§ **Directions**
Reproduce verbatim the portion of the CI/CD blog post below that opens with the words containing "Danny Gitelman is" and closes with "companies and startups.".

§ **Text excerpt**

Danny Gitelman

Danny Gitelman is the DevOps Lead at Otonomo. Danny Served in an elite IDF technological unit managing army mission critical servers. He gained knowledge in Cloud, Security and CI/CD while working both at large companies and startups.

How We Run CI/CD in Our Development Process new

August 12, 2019

As DevOps team leader, I view the company’s engineering team as our “customers״. Since time is a very important resource for them (and for everyone for that matter), we set out to help them save some. After some research, we recognized that a lot of time is wasted in the process of bringing the work-in-progress code to the main branch in our company’s version control (we use Git). So, we decided to find a solution for them which turned out to be a complete CI/CD pipeline dedicated to easing and shortening the development process. This blog post focuses on how we built a CI/CD pipeline for development which is different than building one for production. While the processes are similar, not much information is available online about bringing the code to the master branch. Here at Otonomo, the dev pipeline includes working with remote development environments, merging to mainstream strategy and making the process efficient for around 30 engineers.

§ **Data listing**
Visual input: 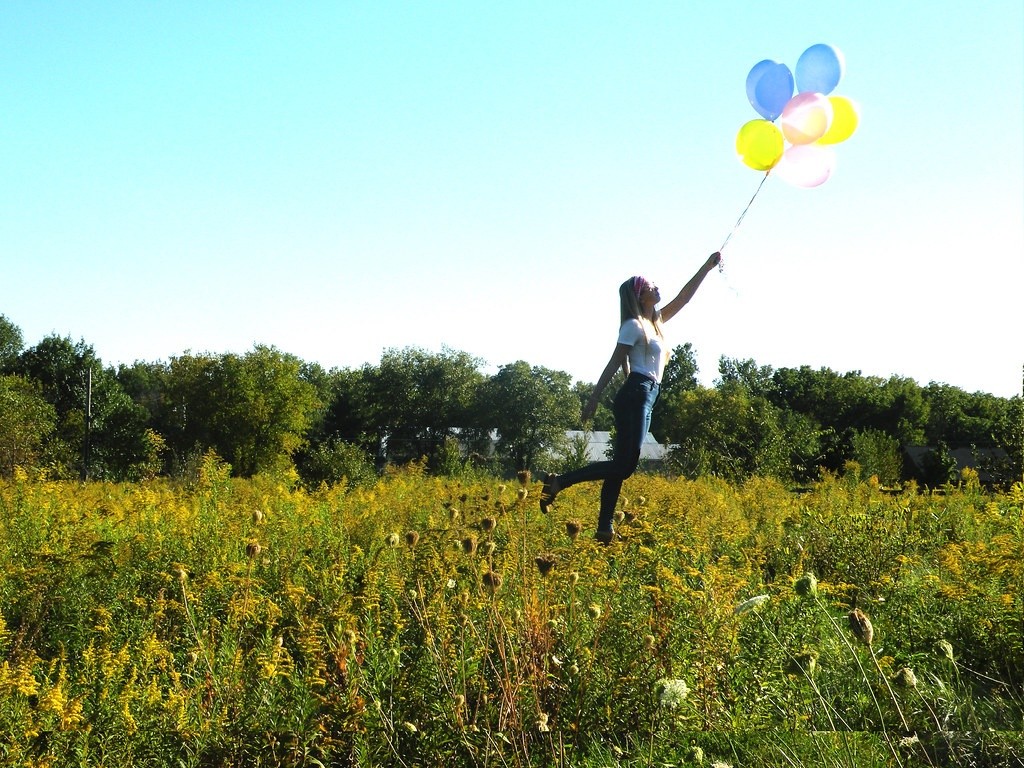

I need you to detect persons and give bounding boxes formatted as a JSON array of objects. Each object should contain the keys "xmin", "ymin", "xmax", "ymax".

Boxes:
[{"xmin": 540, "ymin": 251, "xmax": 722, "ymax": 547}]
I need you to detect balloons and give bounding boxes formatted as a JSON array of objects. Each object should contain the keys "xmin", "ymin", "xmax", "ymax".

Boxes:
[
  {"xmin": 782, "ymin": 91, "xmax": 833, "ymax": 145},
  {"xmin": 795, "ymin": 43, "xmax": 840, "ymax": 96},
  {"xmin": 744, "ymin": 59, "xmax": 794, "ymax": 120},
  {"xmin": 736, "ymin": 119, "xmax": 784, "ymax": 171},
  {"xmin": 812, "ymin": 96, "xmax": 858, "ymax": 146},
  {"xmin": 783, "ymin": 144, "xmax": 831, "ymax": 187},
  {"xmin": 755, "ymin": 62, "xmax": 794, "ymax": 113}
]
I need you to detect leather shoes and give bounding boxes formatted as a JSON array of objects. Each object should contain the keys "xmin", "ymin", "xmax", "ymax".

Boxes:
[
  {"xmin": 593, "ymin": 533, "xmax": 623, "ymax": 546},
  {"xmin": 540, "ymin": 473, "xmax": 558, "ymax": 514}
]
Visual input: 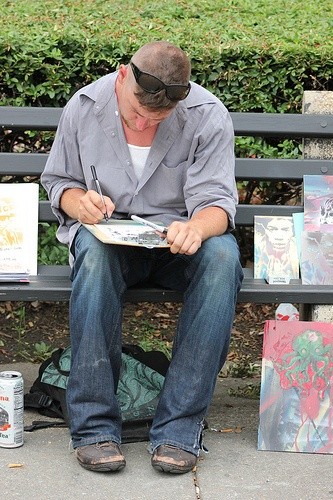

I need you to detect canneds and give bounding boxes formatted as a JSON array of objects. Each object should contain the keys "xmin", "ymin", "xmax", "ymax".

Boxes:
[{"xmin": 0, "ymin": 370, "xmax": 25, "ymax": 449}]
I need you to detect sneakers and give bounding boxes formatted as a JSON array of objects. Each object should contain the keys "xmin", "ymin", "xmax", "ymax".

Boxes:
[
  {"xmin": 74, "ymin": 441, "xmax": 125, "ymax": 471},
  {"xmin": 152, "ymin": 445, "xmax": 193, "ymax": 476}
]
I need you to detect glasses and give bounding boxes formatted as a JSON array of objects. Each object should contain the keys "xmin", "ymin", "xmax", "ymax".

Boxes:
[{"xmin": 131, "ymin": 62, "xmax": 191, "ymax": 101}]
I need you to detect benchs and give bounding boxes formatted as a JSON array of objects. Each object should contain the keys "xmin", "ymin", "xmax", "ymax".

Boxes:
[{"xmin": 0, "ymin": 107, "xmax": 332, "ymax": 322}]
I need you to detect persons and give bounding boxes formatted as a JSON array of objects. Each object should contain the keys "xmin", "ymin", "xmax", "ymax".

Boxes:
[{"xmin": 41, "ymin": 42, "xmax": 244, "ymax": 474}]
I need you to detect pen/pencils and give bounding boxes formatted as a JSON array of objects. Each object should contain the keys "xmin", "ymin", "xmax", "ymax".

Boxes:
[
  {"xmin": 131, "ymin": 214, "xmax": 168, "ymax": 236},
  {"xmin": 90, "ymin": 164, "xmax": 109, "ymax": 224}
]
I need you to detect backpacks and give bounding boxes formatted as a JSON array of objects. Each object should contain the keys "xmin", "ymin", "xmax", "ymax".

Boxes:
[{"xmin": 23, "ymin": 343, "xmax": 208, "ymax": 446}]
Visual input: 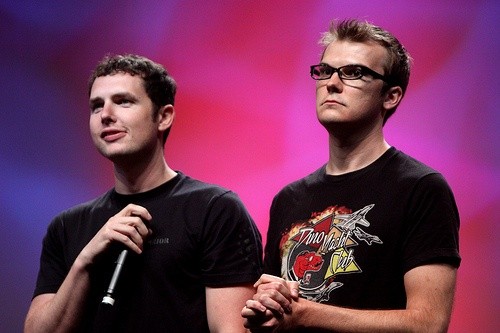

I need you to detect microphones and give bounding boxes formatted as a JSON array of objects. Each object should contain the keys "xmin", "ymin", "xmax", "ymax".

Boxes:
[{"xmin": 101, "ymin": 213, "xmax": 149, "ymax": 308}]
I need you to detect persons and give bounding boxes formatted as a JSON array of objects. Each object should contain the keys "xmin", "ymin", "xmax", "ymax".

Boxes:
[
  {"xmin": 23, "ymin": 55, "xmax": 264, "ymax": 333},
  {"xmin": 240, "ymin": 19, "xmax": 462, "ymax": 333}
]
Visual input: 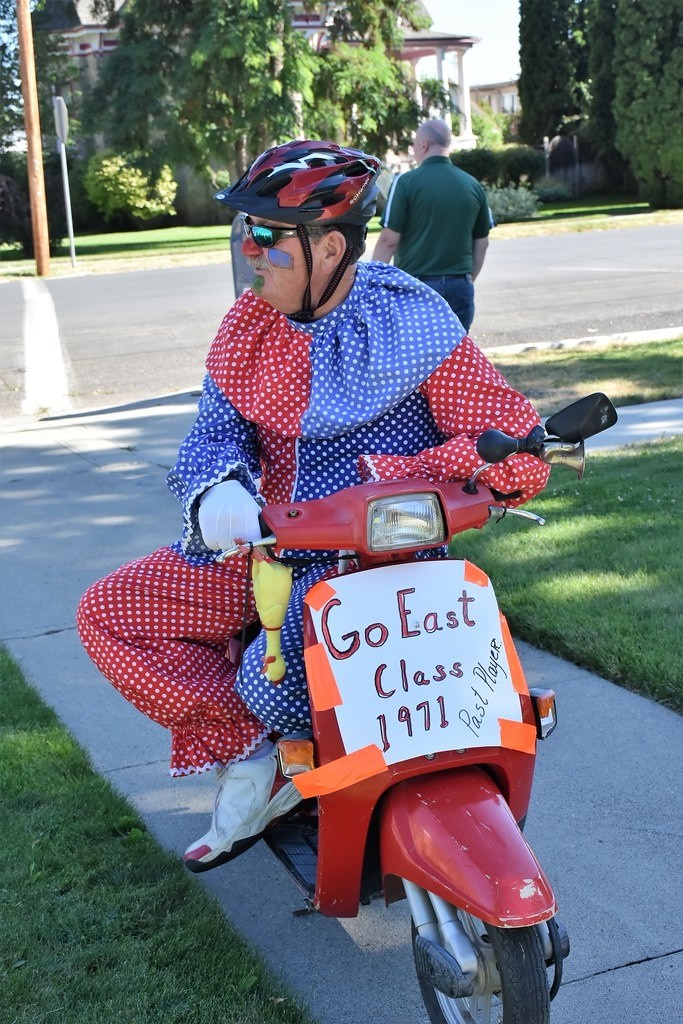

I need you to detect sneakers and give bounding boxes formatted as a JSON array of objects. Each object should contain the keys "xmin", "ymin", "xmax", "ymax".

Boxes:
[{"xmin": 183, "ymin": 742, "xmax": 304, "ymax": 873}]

§ **Complete response**
Danny Gitelman is the DevOps Lead at Otonomo. Danny Served in an elite IDF technological unit managing army mission critical servers. He gained knowledge in Cloud, Security and CI/CD while working both at large companies and startups.